DATA SECTION
◆ ◆ ◆ ◆

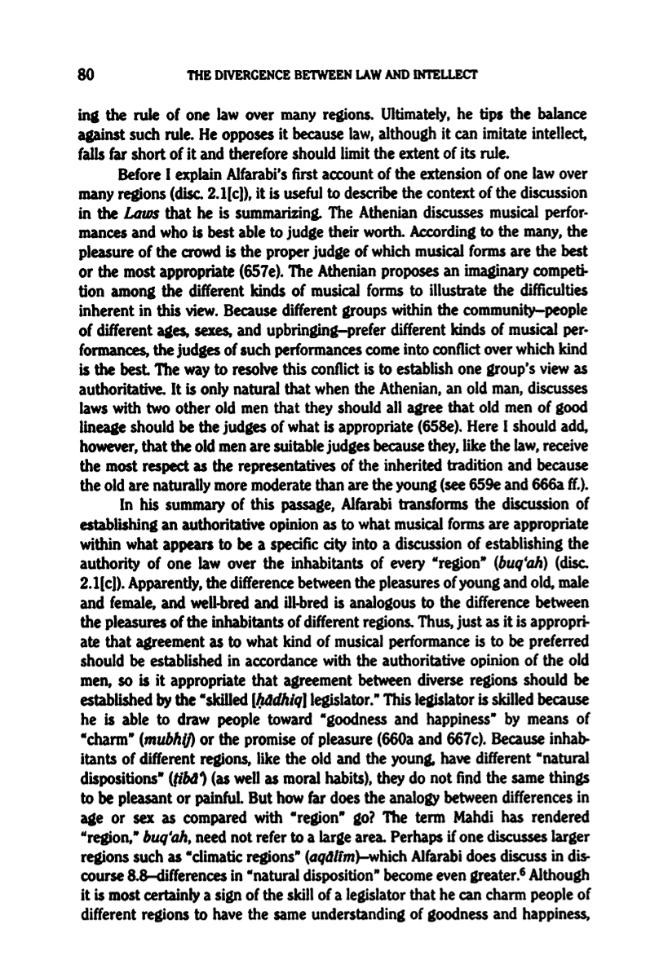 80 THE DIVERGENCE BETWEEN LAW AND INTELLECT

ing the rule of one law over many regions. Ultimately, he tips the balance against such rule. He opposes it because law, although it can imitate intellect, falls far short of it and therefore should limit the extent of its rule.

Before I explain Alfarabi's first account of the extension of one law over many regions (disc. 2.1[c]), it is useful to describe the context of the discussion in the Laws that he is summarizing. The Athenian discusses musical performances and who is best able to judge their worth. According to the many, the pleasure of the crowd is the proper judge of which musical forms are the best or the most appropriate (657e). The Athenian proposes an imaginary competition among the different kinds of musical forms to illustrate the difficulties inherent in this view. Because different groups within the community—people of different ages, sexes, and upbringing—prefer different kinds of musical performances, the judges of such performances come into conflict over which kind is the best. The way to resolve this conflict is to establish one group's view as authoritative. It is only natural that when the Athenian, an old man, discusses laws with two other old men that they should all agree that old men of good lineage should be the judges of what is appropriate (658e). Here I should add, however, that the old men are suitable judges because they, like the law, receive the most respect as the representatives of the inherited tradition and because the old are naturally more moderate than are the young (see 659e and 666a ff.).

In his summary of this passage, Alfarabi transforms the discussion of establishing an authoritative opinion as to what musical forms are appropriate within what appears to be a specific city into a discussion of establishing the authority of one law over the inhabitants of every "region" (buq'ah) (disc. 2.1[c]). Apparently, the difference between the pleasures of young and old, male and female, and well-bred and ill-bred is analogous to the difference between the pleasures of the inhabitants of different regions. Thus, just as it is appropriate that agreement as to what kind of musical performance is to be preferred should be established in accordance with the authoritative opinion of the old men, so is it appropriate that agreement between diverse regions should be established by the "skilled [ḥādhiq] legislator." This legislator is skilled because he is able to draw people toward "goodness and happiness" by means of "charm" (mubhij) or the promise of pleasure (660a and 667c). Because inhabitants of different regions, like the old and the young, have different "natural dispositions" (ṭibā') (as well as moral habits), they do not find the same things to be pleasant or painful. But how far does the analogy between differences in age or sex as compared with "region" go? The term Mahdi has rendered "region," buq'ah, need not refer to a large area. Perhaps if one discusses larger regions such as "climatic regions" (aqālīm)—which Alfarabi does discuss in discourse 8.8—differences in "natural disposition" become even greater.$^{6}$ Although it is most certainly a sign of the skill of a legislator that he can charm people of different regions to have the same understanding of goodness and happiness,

◆ ◆ ◆ ◆

HOW TO COMPLETE THIS TASK
Print the material above word for word, first line through the line with "ing the rule", and leave every picture out.

SOLUTION FOR THIS PROBLEM
 80 THE DIVERGENCE BETWEEN LAW AND INTELLECT

ing the rule of one law over many regions. Ultimately, he tips the balance against such rule. He opposes it because law, although it can imitate intellect, falls far short of it and therefore should limit the extent of its rule.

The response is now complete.